If you want a printer to print copies, pay them to do so.

Queen Anne's 1709 grant of a reproduction monopoly is long overdue for abolition.

Mankind is born with the liberty to freely share and build upon its own culture.

Kim said...

Another way to look at the 'bias' or lack thereof in the DMCA is to see that the online safe harbours being decried here as balanced by other provisions designed to strengthen IP: including anti-circumvention law, RMI rules (and, in other countries, things like the creation of a right of communication to the public covering online publications). The fact that some of the provisions designed to protect IP - namely, anticircumvention law - haven't turned out to be as useful as hoped doesn't mean that the deal struck at the time was biased one way or another.

Robert Levine said...

Rob Levine here -

Thanks for mentioning the book. Since this is a specialized audience, I'd love to clarify a few things -

I argue that, in the late '90s, *telecom* companies out-lobbied media companies and got a better deal out of the DMCA. I'm not really talking about technology companies, since at the time most of them didn't have much lobbying power.
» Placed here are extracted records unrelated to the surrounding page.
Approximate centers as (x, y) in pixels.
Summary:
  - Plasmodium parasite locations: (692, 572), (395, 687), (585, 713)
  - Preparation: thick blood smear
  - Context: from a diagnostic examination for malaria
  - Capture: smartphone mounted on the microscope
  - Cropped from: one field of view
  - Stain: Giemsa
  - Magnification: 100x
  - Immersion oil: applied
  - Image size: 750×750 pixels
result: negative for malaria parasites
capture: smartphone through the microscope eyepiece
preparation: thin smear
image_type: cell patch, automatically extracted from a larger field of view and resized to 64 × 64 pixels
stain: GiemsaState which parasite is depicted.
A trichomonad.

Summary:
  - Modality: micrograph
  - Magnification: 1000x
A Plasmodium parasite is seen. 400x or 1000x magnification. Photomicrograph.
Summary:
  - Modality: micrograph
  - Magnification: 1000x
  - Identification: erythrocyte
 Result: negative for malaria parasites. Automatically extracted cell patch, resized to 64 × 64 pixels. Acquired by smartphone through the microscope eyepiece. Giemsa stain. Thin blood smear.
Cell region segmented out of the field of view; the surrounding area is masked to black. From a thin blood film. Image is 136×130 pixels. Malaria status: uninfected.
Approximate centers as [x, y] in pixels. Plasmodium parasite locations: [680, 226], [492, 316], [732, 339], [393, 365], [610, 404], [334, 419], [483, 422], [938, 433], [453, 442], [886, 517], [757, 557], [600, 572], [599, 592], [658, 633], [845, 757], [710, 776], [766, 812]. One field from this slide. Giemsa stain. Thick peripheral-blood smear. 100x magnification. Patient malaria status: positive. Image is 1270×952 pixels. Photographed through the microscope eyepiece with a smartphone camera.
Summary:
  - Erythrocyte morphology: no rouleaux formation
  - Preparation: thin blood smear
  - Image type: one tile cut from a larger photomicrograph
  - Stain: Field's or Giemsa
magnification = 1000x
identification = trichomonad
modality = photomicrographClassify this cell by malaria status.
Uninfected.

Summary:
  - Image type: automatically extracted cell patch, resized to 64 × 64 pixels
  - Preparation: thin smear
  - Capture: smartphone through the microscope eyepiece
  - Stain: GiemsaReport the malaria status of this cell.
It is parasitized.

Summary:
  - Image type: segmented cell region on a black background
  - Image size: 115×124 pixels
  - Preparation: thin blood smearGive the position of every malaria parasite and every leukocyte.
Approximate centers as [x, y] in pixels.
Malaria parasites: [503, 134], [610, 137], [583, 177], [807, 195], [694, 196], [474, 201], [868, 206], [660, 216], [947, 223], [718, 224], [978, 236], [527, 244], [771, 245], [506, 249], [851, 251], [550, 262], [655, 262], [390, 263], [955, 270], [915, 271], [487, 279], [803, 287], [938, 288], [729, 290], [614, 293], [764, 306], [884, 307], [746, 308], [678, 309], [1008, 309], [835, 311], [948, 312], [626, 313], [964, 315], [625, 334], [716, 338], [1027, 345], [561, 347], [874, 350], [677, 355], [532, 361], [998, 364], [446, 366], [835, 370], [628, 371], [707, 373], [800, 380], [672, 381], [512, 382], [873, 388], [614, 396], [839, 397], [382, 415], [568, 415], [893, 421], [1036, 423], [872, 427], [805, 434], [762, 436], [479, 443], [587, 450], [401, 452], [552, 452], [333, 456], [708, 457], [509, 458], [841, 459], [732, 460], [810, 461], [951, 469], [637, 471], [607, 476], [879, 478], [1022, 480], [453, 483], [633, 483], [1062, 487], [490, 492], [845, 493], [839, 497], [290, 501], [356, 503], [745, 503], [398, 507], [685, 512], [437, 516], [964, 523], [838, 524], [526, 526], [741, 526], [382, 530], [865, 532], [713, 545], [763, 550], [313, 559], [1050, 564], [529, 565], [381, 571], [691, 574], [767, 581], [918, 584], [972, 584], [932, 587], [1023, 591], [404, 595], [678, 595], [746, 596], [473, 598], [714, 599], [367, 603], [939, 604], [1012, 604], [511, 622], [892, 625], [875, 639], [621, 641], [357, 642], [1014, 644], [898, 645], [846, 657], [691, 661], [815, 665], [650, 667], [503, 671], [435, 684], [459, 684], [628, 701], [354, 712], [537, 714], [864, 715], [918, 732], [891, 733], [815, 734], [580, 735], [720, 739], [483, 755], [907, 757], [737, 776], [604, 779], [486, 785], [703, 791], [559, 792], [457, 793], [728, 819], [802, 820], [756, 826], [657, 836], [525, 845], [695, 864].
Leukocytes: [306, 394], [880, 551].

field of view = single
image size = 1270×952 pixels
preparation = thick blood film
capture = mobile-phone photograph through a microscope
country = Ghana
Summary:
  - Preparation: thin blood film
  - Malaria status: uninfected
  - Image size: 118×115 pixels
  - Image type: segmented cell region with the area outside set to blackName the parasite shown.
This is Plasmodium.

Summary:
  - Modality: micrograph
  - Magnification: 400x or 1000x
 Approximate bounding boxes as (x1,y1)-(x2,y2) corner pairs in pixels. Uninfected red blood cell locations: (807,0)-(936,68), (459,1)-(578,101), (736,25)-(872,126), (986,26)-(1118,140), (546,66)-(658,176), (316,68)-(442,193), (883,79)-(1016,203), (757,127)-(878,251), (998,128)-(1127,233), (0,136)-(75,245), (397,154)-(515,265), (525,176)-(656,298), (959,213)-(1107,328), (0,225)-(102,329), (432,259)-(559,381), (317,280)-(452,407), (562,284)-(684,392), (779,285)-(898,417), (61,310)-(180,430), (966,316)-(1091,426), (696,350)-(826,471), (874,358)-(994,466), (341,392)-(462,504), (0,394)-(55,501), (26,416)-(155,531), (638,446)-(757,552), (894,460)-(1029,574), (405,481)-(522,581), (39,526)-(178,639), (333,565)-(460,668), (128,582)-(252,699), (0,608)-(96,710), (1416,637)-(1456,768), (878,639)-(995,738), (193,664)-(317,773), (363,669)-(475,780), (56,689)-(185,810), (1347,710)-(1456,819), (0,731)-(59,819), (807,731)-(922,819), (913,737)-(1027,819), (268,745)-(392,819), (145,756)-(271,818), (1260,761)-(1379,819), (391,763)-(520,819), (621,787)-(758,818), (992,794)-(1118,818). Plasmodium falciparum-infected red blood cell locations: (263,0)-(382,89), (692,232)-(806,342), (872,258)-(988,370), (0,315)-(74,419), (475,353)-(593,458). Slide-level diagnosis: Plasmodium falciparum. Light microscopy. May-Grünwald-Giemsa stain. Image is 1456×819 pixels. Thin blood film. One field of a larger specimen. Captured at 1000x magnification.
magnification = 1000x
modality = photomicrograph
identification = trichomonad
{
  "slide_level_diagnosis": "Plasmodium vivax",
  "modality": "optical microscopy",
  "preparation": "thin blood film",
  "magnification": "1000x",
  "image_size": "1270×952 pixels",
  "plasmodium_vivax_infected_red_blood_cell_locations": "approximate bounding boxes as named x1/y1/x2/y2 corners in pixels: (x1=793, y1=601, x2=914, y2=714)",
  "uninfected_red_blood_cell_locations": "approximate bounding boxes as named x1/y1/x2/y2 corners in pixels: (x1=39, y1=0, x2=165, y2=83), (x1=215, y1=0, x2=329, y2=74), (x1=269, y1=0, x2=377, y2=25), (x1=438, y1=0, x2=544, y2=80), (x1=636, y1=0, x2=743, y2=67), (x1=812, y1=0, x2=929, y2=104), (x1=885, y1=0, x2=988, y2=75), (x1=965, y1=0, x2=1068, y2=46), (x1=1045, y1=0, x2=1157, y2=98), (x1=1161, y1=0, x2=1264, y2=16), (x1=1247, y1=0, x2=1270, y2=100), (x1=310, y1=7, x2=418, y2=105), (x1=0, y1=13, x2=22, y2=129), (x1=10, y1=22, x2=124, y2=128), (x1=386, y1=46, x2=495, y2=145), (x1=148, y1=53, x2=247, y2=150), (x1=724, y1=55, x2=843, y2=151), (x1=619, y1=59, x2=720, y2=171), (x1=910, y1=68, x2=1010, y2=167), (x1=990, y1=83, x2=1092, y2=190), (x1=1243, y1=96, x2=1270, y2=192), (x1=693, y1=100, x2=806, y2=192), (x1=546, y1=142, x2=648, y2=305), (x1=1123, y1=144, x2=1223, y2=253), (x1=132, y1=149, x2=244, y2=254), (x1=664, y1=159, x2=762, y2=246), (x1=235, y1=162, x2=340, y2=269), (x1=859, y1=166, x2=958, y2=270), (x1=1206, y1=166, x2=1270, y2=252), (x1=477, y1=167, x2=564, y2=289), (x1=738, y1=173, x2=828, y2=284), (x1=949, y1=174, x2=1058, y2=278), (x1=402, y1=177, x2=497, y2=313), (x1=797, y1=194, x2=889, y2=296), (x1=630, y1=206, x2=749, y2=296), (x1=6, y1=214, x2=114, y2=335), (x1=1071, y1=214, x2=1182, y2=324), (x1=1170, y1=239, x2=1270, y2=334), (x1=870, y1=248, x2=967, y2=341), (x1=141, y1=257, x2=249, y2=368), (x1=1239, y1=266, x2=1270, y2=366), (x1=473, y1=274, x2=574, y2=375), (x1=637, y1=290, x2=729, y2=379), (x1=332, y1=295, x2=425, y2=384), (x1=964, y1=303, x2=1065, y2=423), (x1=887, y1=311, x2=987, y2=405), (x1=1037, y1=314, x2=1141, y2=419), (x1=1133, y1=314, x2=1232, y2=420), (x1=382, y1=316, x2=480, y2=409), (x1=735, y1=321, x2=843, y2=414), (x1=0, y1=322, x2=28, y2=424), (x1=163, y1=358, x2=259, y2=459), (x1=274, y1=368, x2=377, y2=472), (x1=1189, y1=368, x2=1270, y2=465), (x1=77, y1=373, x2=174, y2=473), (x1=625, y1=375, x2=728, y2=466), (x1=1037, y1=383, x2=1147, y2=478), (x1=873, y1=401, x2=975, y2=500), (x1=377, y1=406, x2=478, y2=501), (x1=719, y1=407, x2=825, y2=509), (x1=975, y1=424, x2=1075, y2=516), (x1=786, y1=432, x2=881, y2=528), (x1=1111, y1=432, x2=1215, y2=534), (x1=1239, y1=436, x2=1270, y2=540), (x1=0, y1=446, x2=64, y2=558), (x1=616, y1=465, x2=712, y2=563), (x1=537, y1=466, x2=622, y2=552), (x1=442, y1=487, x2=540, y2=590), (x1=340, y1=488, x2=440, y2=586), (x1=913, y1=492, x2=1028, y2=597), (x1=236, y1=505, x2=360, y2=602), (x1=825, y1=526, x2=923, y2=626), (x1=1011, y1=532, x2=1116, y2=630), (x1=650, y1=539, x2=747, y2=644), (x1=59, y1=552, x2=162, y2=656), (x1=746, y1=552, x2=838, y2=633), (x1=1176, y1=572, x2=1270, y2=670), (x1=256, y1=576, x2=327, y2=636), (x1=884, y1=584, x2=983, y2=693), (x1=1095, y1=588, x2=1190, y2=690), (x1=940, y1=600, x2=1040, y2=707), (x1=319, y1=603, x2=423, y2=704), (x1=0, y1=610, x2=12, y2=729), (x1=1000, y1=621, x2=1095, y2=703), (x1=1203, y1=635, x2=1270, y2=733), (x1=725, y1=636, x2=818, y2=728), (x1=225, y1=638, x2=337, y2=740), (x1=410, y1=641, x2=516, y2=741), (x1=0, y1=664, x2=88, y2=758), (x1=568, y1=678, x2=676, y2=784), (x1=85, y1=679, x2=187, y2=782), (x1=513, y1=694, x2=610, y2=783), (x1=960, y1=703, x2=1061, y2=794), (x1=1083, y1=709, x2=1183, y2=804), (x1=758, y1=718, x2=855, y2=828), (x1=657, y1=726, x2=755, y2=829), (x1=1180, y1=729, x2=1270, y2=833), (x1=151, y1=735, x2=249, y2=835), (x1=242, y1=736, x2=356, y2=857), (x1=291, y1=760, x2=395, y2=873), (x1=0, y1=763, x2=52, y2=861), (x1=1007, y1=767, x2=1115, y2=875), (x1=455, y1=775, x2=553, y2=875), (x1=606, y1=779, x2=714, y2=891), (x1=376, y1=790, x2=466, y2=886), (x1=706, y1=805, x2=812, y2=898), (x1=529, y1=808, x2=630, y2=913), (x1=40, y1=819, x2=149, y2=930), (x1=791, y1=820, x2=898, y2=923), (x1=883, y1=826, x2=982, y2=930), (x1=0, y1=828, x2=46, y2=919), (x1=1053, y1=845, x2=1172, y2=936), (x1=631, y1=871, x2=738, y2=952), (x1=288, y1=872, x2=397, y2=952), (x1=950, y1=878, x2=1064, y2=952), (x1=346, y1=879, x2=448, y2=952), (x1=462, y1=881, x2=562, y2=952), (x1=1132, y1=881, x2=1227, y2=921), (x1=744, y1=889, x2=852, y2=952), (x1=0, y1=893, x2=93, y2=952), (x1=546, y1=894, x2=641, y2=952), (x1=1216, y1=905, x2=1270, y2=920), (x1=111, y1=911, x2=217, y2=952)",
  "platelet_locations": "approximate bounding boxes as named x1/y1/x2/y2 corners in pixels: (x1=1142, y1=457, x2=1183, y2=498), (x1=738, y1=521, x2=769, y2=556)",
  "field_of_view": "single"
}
But telecom companies outspent media companies then and they still do now.

The anti-circumvention provision of the DMCA helped Hollywood but it didn't help the music business, which never stopped releasing music in unlocked formats.

The takedown provisions of the DMCA were designed for ISPs more than businesses like YouTube. And they were _certainly_ not designed for an era of automatic re-posters, where any file taken down from online storage lockers comes back immediately.

Also, I hope this is OK to mention - I am now blogging myself at http://freeridethebook.wordpress.com

Crosbie Fitch said...

Hey Rob, have you checked out the comments to Ben's recent item: Kiwi ISP boss says that three strikes is the wrong...?

Mr. LemurBoy said...

I have to wonder if the issue isn't to much that telecom companies lobbied harder, or that the law is unfair to the entertainment industries (it's not like there's not plenty in it that favors them, and a provision that's meant to ensure that blame is placed on the proper party doesn't sound like it should be considered a hardship), but more that, regardless of what's in the law, technology is just very very good at routing around what doesn't work. It's difficult for a static law to exert complete control over a constantly changing and adapting industy.

Rob Levine said...

@ Crosbie,

Yes, but it isn't surprising that a guy who makes money on piracy doesn't favor a law that would reduce it. I don't know enough about the law to comment on it. But he favors what will put money in his pocket - same as the entertainment business.